======== TEXT PASSAGE
= Annia Fundania Faustina =

Roman noblewoman (died 192)

Annia Fundania Faustina (died 192 CE) was a noble Roman woman who lived in the Roman Empire during the 2nd century AD. She was the paternal cousin of Roman Emperor Marcus Aurelius and his sister Annia Cornificia Faustina.

==Life==
Fundania Faustina was the daughter of the Roman consul Marcus Annius Libo and wife Fundania. Her brother was the younger Marcus Annius Libo who served as governor of Syria in 162. Fundania Faustina's maternal grandparents are inferred to be Lucius Fundanius Lamia Aelianus and his unknown wife; however her paternal grandparents are the Roman consul Marcus Annius Verus and Rupilia Faustina. She was born and raised in Rome.

Through her paternal grandmother, she was related to the ruling Nerva–Antonine dynasty of the Roman Empire. Her paternal aunt was Empress Faustina the Elder (wife of Emperor Antoninus Pius and mother of Empress Faustina the Younger) and her paternal uncle was praetor Marcus Annius Verus (father of Emperor Marcus Aurelius, the paternal grandmother of Empress Lucilla and Emperor Commodus).
================
SET OF TASKS ::
[A] Write out the stretch of the Annia Fundania Faustina passage from "Roman noblewoman (died" through "raised in Rome.".
[B] Can you extend the Annia Fundania Faustina passage, picking up after its last sentence?
The lines after this are material separate from the Annia Fundania Faustina passage.
======== PROVIDED MATERIAL
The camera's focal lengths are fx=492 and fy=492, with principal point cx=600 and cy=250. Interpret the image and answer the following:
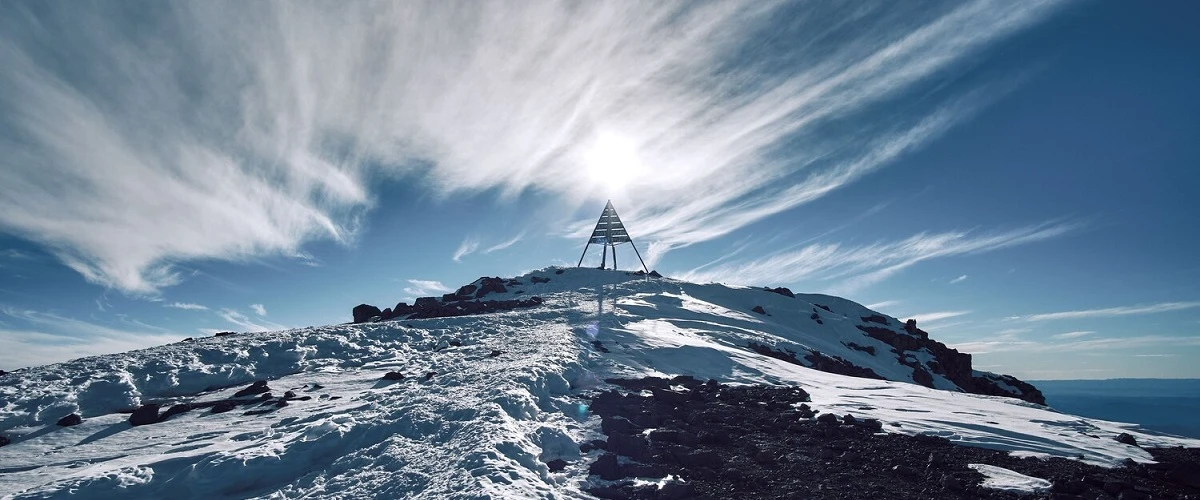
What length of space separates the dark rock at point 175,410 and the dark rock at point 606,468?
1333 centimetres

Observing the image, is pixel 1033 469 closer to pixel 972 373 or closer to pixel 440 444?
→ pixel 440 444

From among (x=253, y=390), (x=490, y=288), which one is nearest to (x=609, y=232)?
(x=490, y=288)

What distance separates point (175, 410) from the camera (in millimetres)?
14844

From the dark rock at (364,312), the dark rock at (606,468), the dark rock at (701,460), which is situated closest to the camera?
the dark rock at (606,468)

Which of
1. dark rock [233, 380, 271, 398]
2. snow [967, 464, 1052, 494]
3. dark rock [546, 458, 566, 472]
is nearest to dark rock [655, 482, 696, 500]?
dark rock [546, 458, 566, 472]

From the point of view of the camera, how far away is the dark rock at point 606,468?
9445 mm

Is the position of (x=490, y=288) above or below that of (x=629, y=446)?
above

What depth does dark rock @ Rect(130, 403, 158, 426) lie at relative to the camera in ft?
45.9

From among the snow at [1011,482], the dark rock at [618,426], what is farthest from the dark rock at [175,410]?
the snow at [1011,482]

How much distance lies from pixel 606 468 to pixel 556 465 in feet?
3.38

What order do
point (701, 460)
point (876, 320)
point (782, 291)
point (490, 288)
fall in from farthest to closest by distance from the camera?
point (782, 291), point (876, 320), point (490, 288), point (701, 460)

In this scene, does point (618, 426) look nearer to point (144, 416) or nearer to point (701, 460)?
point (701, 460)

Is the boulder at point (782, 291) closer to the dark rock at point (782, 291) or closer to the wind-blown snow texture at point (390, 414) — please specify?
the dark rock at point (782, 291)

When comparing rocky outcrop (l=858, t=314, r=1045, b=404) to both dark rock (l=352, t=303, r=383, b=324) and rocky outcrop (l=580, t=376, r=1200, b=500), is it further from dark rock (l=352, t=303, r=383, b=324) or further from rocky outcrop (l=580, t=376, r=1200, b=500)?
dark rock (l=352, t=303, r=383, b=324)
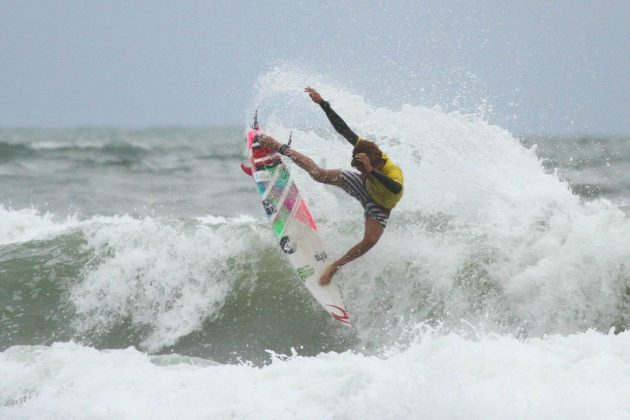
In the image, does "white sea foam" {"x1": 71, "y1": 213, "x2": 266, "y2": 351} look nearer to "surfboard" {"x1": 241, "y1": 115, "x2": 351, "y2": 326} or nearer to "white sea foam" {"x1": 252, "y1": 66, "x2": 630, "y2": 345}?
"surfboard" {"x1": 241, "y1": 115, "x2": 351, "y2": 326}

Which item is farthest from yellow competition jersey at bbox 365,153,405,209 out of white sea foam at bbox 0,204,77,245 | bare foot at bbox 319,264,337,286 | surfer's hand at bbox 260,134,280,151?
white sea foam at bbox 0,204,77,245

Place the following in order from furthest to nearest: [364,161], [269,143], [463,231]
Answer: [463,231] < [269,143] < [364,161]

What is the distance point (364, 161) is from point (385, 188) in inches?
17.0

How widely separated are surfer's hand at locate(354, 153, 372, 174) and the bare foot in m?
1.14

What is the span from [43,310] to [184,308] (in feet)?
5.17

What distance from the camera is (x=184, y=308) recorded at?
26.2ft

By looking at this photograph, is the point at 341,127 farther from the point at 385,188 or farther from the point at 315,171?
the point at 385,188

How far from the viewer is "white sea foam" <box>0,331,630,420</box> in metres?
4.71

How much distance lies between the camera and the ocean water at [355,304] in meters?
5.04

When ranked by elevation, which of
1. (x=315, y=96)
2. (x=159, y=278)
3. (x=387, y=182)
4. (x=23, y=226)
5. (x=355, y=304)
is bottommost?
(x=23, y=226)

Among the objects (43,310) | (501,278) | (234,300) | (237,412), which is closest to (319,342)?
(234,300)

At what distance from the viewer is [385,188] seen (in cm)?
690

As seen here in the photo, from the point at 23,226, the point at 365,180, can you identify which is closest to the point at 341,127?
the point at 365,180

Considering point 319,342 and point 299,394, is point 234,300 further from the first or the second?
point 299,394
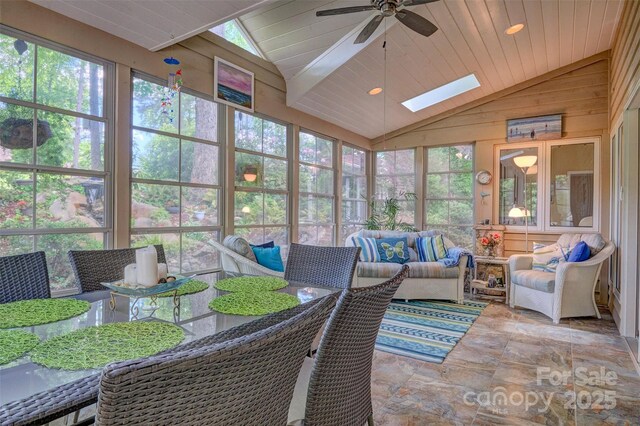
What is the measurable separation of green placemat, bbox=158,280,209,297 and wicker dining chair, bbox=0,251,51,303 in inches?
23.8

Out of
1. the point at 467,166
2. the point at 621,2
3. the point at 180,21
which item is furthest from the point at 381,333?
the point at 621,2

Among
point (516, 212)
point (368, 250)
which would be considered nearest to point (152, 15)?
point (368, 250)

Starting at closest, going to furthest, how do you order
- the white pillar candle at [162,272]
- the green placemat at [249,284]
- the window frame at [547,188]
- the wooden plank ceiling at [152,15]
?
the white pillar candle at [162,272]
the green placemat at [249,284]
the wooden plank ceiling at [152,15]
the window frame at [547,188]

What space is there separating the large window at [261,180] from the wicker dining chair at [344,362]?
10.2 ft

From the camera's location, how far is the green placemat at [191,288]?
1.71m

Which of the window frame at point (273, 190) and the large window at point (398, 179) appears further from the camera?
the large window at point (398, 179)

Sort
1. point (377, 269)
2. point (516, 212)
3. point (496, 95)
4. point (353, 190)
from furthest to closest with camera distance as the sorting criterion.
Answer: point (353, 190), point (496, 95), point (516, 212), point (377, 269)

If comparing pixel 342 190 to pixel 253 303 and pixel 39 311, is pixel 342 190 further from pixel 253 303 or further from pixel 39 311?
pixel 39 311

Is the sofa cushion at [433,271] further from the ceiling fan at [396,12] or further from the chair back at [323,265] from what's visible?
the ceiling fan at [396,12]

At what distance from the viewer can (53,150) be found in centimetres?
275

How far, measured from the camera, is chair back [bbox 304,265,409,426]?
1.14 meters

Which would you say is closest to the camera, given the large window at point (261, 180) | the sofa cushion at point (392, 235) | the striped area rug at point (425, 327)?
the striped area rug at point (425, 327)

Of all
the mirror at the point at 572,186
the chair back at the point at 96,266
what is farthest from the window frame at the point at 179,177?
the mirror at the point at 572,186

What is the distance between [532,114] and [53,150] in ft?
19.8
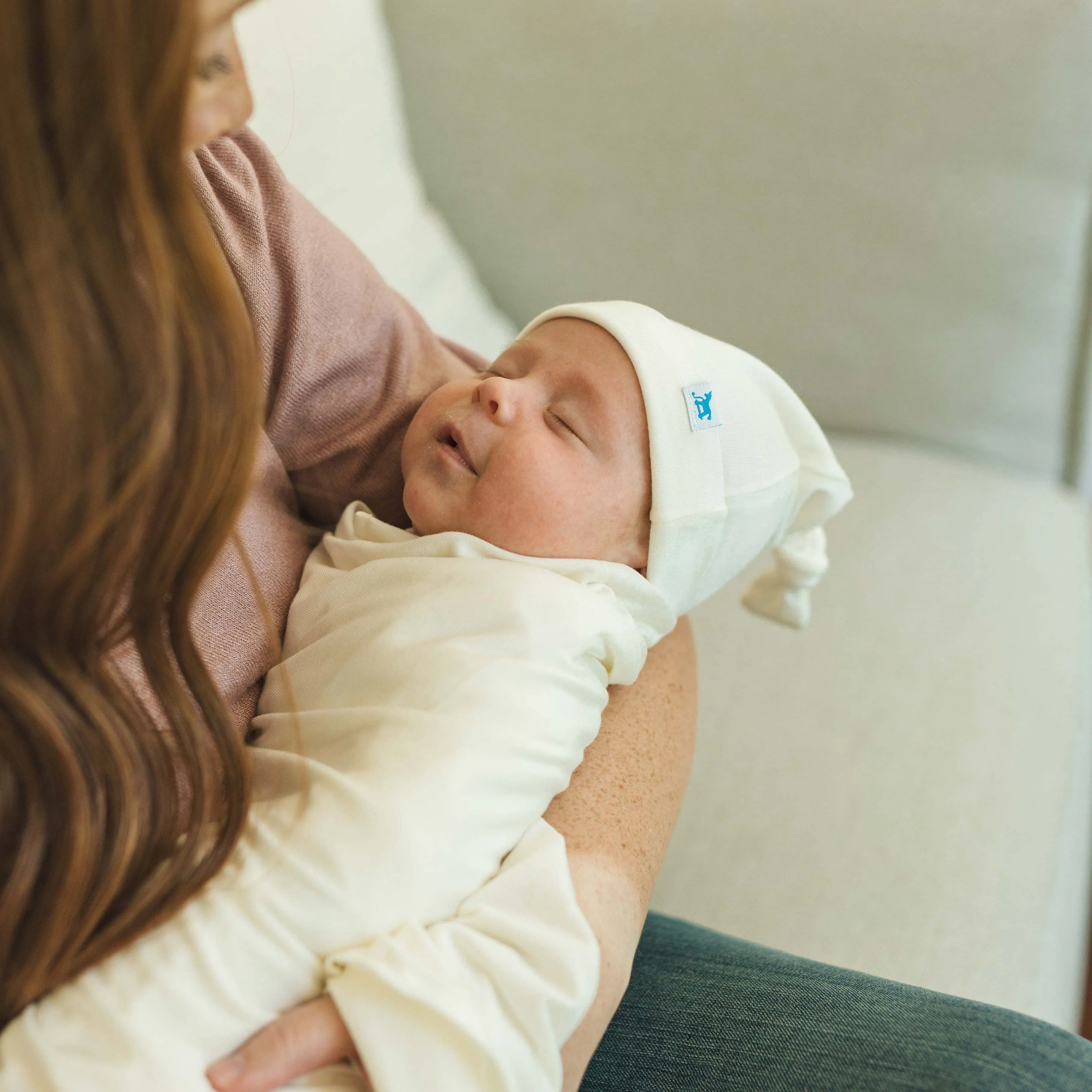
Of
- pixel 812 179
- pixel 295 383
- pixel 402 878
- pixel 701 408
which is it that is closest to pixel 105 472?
================
======== PROVIDED MATERIAL
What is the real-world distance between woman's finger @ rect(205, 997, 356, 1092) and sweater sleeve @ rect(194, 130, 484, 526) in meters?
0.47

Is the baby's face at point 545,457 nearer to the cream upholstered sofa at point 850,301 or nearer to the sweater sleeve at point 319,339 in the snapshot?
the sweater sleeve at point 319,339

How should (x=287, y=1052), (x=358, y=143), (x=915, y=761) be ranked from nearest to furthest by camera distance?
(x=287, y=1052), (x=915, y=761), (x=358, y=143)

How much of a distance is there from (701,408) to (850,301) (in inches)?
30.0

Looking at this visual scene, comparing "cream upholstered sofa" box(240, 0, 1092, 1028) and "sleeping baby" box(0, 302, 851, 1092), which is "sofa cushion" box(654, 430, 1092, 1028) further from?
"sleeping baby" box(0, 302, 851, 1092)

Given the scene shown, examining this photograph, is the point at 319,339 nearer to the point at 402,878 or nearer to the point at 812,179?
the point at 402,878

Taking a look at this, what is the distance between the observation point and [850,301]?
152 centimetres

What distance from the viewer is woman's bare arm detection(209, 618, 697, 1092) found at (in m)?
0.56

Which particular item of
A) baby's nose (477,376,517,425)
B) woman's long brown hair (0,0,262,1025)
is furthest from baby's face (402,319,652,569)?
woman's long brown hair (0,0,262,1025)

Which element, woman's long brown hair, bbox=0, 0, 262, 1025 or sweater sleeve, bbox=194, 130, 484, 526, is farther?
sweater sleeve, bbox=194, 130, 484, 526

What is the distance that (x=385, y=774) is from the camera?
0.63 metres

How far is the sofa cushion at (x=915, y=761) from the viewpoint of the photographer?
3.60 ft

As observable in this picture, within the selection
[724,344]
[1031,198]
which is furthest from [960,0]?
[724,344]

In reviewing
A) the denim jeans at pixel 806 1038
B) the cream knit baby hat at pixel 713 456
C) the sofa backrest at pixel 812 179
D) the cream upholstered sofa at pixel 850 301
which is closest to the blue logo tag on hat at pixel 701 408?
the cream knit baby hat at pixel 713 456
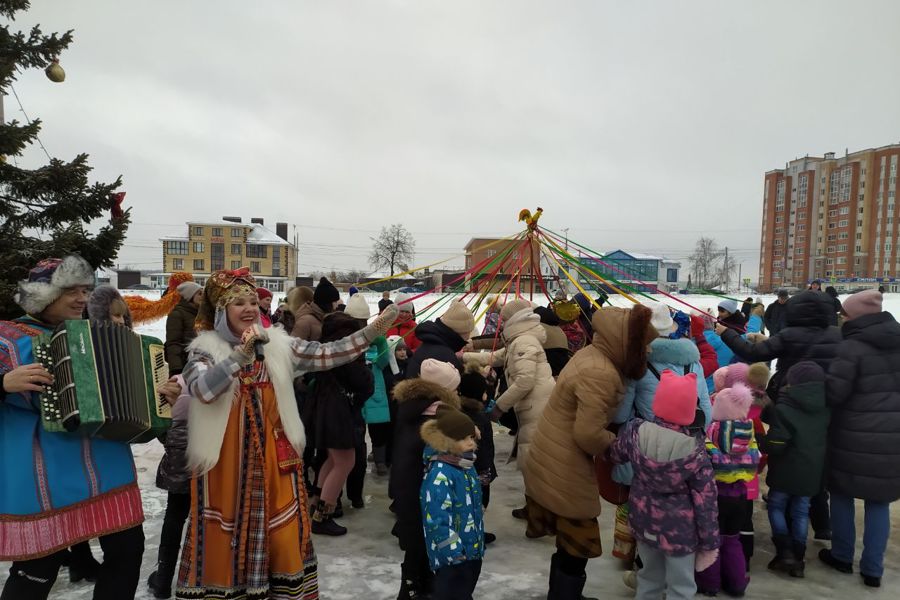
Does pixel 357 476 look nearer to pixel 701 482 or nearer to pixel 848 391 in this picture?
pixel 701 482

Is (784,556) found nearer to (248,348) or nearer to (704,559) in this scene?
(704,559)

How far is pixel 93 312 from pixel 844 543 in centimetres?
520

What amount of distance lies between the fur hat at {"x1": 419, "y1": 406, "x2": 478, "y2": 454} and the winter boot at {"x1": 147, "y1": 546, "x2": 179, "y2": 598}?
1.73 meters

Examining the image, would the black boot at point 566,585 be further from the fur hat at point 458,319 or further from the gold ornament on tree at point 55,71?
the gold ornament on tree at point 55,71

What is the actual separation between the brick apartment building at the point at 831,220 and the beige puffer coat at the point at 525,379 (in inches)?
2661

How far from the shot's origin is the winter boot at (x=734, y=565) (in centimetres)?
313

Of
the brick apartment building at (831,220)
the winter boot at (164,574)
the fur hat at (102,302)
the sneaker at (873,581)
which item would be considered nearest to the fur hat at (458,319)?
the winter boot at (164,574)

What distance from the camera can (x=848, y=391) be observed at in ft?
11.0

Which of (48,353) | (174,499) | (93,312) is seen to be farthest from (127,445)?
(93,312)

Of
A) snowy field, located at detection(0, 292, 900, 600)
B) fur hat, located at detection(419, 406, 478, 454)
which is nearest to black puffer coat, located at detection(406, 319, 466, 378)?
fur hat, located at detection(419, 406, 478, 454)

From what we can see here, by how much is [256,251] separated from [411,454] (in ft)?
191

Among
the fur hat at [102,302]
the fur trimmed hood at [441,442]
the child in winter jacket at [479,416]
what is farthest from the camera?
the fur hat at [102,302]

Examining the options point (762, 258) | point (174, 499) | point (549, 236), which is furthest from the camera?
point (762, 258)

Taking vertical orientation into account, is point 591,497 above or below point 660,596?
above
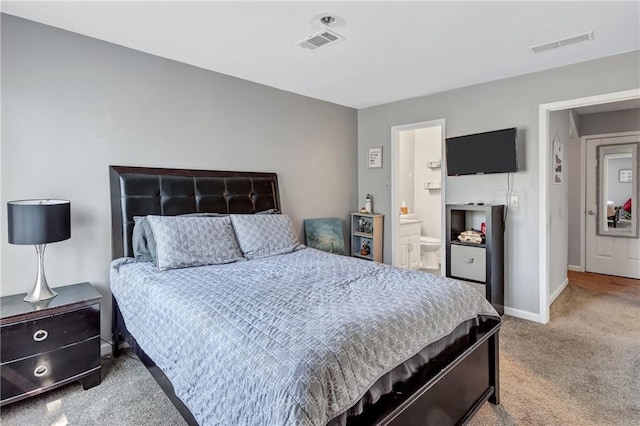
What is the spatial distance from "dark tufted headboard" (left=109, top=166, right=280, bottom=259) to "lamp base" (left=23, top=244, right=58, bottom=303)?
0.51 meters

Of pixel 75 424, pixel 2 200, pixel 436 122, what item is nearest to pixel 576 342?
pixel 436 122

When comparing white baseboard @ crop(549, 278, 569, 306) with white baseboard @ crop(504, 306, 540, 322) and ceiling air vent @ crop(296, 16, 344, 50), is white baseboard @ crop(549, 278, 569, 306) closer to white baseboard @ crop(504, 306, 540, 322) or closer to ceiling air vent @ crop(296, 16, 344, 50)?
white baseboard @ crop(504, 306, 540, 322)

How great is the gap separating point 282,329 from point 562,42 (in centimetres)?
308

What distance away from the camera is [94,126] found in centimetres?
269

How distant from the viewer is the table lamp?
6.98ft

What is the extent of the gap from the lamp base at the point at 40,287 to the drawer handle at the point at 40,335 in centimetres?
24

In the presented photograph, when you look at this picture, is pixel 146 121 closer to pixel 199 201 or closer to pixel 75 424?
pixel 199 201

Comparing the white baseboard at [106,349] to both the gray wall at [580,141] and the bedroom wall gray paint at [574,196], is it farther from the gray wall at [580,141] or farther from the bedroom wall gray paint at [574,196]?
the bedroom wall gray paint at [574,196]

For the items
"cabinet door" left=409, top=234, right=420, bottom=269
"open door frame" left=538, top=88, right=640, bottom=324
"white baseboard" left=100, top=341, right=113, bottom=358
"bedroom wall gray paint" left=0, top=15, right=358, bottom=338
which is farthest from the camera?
================
ANSWERS BELOW ::
[A]
Roman noblewoman (died 192)

Annia Fundania Faustina (died 192 CE) was a noble Roman woman who lived in the Roman Empire during the 2nd century AD. She was the paternal cousin of Roman Emperor Marcus Aurelius and his sister Annia Cornificia Faustina.

==Life==
Fundania Faustina was the daughter of the Roman consul Marcus Annius Libo and wife Fundania. Her brother was the younger Marcus Annius Libo who served as governor of Syria in 162. Fundania Faustina's maternal grandparents are inferred to be Lucius Fundanius Lamia Aelianus and his unknown wife; however her paternal grandparents are the Roman consul Marcus Annius Verus and Rupilia Faustina. She was born and raised in Rome.

[B]
Fundania Faustina, married the Roman Politician Titus Pomponius Proculus Vitrasius Pollio. She had two children with him who were:
- Titus Fundanius Vitrasius Pollio; he was executed in 182 on the orders of Commodus on the charge of conspiracy against the emperor.
- Vitrasia Faustina

Before 180, her husband had died and Fundania Faustina never remarried. During the reign of her unstable paternal cousin Commodus (180-192), she decided to withdraw from public life and chose to live in retirement in Achaea. Before he was assassinated in 192, Commodus ordered Fundania Faustina's death and she was later executed in that year.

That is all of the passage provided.